WHAT THE TASK REQUIRES
Lines to return, exactly: from the line with "- Average-Merge: Assign" to the line with "The researchers applied" in the entries below, both included.
** DATA SUPPLIED follows **
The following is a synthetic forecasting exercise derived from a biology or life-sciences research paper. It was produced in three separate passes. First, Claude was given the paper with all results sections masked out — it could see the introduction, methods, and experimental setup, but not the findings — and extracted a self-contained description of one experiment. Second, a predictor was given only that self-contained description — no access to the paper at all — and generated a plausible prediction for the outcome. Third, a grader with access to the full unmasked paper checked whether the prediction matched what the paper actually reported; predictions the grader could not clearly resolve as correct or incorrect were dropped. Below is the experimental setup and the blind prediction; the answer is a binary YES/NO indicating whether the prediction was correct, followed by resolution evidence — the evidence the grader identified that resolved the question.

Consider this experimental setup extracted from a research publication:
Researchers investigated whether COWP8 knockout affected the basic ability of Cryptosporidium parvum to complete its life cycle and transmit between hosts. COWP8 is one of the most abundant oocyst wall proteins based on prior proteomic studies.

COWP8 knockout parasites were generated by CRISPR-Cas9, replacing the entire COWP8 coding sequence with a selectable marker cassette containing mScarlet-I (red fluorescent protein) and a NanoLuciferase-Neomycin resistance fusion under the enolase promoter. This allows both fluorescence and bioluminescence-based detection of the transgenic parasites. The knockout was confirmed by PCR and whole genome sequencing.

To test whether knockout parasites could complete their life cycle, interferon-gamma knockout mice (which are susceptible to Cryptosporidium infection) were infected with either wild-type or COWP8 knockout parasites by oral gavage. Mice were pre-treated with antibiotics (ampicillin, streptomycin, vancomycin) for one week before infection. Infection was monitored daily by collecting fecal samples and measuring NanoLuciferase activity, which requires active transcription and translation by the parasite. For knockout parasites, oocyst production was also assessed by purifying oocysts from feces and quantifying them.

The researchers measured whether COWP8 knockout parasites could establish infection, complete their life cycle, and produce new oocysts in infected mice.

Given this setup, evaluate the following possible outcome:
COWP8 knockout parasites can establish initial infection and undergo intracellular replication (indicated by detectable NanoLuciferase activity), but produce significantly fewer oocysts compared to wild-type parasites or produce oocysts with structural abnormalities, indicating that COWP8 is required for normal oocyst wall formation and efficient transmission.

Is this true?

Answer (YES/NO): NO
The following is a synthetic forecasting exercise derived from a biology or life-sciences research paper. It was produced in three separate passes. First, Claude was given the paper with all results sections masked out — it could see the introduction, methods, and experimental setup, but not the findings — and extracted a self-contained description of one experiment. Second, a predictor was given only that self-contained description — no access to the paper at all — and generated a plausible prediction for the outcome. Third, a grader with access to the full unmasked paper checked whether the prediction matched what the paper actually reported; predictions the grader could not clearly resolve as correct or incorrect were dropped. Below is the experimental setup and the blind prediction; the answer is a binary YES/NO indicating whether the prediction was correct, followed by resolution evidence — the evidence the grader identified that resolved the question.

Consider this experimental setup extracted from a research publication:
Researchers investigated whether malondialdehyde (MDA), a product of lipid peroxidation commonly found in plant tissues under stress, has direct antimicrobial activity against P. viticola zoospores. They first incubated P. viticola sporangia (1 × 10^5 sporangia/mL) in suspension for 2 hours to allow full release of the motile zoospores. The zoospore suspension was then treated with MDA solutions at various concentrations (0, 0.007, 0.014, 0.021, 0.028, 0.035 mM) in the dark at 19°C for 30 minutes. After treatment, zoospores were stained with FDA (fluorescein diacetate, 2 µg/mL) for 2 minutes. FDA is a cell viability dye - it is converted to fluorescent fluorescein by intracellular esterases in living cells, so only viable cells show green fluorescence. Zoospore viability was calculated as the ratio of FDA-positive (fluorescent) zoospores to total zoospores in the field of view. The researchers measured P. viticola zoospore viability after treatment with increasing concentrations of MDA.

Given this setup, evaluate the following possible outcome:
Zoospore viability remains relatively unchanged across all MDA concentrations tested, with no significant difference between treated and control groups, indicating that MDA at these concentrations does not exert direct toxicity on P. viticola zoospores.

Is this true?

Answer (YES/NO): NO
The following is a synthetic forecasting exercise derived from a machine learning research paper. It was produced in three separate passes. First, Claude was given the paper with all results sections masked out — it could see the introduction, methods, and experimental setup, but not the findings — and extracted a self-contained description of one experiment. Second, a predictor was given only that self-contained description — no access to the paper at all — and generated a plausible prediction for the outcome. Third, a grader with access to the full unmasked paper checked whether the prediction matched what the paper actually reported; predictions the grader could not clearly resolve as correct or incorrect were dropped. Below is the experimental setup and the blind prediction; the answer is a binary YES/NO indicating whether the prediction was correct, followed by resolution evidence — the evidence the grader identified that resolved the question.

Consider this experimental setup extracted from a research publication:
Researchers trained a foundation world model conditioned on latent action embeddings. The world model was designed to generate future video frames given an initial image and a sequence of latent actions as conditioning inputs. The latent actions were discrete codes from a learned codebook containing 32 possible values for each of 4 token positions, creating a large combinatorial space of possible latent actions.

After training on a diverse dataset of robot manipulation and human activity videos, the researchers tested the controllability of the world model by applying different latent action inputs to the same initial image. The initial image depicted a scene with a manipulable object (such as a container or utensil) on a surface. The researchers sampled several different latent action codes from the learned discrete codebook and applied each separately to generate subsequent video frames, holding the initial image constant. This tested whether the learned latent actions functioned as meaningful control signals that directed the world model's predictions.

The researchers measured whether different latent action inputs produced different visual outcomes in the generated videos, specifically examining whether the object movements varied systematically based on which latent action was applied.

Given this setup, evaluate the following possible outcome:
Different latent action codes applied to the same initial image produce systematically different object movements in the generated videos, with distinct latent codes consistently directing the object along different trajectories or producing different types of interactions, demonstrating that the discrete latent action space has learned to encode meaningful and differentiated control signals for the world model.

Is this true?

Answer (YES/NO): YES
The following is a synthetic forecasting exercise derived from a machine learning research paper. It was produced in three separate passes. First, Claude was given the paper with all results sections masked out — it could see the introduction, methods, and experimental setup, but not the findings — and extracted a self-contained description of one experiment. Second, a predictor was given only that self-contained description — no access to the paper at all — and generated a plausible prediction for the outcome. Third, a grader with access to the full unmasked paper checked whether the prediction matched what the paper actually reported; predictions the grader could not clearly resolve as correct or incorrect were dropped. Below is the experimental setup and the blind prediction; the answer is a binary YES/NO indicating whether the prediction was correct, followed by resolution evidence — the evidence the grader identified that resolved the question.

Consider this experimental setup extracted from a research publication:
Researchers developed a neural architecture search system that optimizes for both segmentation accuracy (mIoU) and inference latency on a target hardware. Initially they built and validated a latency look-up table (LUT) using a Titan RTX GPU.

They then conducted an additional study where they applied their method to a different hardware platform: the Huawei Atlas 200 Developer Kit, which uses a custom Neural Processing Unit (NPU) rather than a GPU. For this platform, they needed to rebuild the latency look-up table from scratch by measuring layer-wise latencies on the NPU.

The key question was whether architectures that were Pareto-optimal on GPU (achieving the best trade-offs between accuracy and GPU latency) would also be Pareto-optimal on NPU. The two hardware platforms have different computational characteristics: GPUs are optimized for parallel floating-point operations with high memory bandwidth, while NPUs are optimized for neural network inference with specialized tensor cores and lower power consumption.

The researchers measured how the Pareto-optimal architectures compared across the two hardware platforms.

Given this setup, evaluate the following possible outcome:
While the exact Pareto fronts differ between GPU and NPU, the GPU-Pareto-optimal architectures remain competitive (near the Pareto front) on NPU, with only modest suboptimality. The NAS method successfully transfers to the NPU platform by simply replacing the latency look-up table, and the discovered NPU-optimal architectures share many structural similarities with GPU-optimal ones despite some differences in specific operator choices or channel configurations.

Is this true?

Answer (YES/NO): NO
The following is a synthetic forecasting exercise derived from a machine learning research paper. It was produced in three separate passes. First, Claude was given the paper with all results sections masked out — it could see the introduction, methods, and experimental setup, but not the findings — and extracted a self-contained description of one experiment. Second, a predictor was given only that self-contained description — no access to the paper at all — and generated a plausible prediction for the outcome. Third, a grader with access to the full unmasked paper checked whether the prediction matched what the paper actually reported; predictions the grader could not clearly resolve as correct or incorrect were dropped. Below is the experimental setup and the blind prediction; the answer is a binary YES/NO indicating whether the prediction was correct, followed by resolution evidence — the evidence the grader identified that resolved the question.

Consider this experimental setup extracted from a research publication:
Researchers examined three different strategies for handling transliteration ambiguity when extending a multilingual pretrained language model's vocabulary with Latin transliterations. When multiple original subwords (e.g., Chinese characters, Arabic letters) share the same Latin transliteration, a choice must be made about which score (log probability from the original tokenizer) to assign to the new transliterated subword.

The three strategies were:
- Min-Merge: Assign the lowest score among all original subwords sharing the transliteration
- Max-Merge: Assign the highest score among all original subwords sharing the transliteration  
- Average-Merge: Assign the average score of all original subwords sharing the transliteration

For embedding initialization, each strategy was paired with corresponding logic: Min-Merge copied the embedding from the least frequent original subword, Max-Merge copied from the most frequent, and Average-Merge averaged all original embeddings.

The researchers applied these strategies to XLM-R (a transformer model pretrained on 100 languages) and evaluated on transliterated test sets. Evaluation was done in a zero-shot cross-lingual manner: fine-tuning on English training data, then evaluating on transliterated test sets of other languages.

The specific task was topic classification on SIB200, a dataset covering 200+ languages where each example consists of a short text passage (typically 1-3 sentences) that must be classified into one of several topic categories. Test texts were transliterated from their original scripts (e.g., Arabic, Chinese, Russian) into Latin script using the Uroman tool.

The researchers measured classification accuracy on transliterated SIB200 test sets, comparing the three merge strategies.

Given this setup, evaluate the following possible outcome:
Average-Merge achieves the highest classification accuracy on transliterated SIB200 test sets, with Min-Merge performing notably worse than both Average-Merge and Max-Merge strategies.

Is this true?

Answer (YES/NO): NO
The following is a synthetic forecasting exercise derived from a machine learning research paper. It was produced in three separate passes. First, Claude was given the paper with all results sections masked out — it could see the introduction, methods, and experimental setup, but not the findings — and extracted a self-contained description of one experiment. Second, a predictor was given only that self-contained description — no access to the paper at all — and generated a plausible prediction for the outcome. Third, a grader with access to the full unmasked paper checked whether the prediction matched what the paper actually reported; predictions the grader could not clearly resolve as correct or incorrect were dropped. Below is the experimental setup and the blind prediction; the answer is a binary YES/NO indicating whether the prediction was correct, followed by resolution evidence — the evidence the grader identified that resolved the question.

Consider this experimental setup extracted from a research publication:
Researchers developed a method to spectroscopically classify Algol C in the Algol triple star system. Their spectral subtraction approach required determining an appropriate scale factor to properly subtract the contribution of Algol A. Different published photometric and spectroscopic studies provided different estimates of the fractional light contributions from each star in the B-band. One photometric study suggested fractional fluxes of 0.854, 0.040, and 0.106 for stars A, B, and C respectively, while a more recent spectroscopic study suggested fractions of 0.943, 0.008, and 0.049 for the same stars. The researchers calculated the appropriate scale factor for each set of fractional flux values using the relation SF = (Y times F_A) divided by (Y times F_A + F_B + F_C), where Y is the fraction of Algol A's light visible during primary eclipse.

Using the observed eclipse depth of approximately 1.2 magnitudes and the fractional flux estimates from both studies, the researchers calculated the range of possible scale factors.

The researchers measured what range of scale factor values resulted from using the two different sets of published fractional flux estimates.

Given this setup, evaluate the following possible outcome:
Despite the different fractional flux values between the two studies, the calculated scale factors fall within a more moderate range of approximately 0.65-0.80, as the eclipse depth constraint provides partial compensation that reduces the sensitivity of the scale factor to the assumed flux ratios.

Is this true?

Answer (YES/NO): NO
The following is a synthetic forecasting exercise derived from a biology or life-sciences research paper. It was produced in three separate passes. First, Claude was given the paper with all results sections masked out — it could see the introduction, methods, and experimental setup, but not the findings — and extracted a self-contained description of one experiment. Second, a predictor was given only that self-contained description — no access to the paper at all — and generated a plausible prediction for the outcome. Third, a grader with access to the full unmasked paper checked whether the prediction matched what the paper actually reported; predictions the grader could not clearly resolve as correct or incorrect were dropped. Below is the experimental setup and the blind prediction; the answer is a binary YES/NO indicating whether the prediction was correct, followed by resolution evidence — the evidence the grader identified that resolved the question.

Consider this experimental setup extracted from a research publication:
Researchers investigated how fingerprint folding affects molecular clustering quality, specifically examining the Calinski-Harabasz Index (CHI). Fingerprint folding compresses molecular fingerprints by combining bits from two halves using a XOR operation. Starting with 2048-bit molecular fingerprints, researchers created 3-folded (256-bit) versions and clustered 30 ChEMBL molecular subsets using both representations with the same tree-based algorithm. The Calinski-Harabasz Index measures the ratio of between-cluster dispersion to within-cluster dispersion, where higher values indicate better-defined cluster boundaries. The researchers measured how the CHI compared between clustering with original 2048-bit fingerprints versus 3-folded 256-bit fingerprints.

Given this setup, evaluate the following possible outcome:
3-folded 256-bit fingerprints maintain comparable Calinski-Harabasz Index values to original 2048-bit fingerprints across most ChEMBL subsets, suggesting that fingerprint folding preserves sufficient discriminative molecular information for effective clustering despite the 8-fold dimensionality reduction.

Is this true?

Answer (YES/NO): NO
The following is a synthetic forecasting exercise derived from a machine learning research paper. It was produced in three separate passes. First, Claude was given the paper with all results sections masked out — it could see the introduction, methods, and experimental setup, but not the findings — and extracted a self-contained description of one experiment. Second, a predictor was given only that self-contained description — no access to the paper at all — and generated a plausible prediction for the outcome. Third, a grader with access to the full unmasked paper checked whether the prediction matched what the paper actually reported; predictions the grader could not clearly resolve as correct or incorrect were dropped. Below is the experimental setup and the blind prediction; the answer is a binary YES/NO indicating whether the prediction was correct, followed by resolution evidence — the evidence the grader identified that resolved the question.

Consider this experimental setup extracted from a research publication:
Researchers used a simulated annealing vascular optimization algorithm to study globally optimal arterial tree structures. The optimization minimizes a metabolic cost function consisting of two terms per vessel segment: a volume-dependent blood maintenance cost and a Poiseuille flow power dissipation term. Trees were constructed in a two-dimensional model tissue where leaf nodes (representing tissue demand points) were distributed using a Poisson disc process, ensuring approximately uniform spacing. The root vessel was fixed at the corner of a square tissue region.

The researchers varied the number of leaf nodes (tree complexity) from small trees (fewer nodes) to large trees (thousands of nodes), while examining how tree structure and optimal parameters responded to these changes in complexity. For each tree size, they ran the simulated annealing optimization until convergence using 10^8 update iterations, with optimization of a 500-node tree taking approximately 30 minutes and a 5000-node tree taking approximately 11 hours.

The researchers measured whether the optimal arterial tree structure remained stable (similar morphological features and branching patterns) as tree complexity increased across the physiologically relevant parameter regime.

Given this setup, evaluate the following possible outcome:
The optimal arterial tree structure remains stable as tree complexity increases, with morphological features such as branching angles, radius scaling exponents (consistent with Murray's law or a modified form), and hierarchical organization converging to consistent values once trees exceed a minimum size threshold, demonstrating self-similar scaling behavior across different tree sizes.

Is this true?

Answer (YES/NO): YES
** End of DATA SUPPLIED **
SOLUTION TO THE PROBLEM
- Average-Merge: Assign the average score of all original subwords sharing the transliteration

For embedding initialization, each strategy was paired with corresponding logic: Min-Merge copied the embedding from the least frequent original subword, Max-Merge copied from the most frequent, and Average-Merge averaged all original embeddings.

The researchers applied these strategies to XLM-R (a transformer model pretrained on 100 languages) and evaluated on transliterated test sets. Evaluation was done in a zero-shot cross-lingual manner: fine-tuning on English training data, then evaluating on transliterated test sets of other languages.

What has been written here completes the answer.